Re: [PATCH v4] mm/alloc_tag: replace fixed-size early PFN array with dynamic linked list

From: Hao Ge

Date: Tue May 05 2026 - 22:25:11 EST


Hi Andrew and Suren


Sorry for the late reply, I was on holiday.


On 2026/4/30 22:52, Andrew Morton wrote:
On Thu, 30 Apr 2026 10:02:26 +0800 Hao Ge <hao.ge@xxxxxxxxx> wrote:

Pages allocated before page_ext is available have their codetag left
uninitialized. Track these early PFNs and clear their codetag in
clear_early_alloc_pfn_tag_refs() to avoid "alloc_tag was not set"
warnings when they are freed later.

Currently a fixed-size array of 8192 entries is used, with a warning if
the limit is exceeded. However, the number of early allocations depends
on the number of CPUs and can be larger than 8192.

Replace the fixed-size array with a dynamically allocated linked list
of pfn_pool structs. Each node is allocated via alloc_page() and mapped
to a pfn_pool containing a next pointer, an atomic slot counter, and a
PFN array that fills the remainder of the page.

The tracking pages themselves are allocated via alloc_page(), which
would trigger __pgalloc_tag_add() -> alloc_tag_add_early_pfn() and
recurse indefinitely. Introduce __GFP_NO_CODETAG (reuses the
%__GFP_NO_OBJ_EXT bit) and pass gfp_flags through pgalloc_tag_add()
so that the early path can skip recording allocations that carry this
flag.
Thanks. AI review asked a couple of questions:

https://sashiko.dev/#/patchset/20260430020226.34116-1-hao.ge@xxxxxxxxx

Yes, Sashiko is an excellent tool. Let me carefully go through the questions raised by its review.


About question 1 (About question 1 (__GFP_NO_CODETAG aliasing to __GFP_NO_OBJ_EXT may cause

SLUB page allocations to be erroneously skipped):


No. When SLUB allocates a new slab page via new_slab(),

it filters the flags with (GFP_RECLAIM_MASK | GFP_CONSTRAINT_MASK),

https://elixir.bootlin.com/linux/v7.0.1/source/mm/slub.c#L3539

 which does not include __GFP_NO_OBJ_EXT. So __GFP_NO_OBJ_EXT is never passed

through to the page allocator for slab page allocations.

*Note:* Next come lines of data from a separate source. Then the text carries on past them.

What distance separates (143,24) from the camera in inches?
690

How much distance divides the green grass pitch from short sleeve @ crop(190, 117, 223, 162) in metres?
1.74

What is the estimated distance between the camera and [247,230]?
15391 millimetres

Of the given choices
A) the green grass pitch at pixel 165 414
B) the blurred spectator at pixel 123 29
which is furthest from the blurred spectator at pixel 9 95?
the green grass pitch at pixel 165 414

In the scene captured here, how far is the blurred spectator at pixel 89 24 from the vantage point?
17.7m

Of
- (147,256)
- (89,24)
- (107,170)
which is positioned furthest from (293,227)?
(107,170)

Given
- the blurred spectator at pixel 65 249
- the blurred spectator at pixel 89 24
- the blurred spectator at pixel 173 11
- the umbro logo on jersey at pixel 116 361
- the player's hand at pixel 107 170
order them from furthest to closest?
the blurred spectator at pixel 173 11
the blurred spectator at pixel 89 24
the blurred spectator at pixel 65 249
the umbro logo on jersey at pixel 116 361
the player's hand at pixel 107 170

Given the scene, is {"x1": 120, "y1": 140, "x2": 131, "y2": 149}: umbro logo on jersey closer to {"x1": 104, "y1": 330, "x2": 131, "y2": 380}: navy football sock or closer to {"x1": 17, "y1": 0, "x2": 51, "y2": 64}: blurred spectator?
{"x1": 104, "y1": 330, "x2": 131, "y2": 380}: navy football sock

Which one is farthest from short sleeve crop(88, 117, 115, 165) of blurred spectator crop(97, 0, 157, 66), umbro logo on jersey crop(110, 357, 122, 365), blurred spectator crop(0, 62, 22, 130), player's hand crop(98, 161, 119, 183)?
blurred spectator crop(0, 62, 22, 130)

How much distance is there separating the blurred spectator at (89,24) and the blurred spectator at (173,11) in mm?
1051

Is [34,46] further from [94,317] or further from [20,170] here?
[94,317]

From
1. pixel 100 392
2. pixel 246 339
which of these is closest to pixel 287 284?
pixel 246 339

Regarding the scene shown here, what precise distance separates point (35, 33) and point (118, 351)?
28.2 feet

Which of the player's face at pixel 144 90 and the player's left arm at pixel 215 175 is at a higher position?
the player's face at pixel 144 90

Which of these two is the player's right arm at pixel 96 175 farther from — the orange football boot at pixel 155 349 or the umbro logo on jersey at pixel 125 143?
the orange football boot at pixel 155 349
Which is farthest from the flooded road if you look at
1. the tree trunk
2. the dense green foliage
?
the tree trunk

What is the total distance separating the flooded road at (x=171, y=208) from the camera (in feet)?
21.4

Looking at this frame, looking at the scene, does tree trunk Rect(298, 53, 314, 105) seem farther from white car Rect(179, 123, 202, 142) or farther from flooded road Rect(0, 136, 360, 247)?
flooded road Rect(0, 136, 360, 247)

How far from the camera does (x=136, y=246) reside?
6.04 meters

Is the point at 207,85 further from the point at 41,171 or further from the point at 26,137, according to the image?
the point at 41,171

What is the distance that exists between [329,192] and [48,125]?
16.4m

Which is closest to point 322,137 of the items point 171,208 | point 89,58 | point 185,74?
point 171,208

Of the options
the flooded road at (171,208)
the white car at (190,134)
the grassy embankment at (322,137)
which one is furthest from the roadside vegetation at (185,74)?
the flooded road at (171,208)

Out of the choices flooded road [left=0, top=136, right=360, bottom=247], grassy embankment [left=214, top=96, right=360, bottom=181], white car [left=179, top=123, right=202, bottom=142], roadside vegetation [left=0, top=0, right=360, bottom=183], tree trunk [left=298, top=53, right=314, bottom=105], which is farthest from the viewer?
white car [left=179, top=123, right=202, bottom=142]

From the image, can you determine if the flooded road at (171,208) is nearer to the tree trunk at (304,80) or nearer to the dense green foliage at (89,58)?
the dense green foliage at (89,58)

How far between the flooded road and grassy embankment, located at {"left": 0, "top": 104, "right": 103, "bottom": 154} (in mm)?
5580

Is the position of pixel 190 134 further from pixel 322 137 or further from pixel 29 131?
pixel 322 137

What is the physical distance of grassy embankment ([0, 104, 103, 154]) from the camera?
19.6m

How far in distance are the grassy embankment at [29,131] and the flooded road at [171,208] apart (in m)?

About question 2 (retaining caller's zone/placement flags may cause NULL

pointer dereference or violate mobility constraints):


Sashiko's analysis is correct.  As Suren also suggested, it will be fixed in

v5 by masking out GFP_ZONEMASK when allocating tracking pages,

so the internal allocation is no longer constrained by the original caller's zone

requirements.


Please check to see if there's anything legitimate there?

It also asked some different questions of the v3 patch:
https://sashiko.dev/#/patchset/20260423083756.157902-1-hao.ge@xxxxxxxxx

For the v3 patch:


About question 3 (race in the cmpxchg failure path: page_ext becomes

available between alloc_page() and __free_page(), triggering "alloc_tag was not set"):


Good catch. This race was identified during the v3 review and the fix

(calling clear_page_tag_ref() before __free_page()) was added in v4.

Apologies for not documenting it in the v4 changelogs.

CPU A (__alloc_tag_add_early_pfn)                CPU B (clear_early_alloc_pfn_tag_refs)

alloc_page() -> codetag uninitialized

                        page_ext becomes available

cmpxchg() fails

__free_page -> WARN

Setting the codetag to CODETAG_EMPTY via clear_page_tag_ref() prevents

this warning.


About question 4 (accounting leak: tracking page gets fully accounted,

then clear_page_tag_ref() overwrites to CODETAG_EMPTY, __free_page()

skips subtraction):


Yes, this can happen. However, the tracking pages are allocated with

__GFP_NO_CODETAG and are only used during early boot. The leaked

accounting is at most one page per tracking node, which is negligible

for this debug-only code path.


Thanks

Best Regards

Hao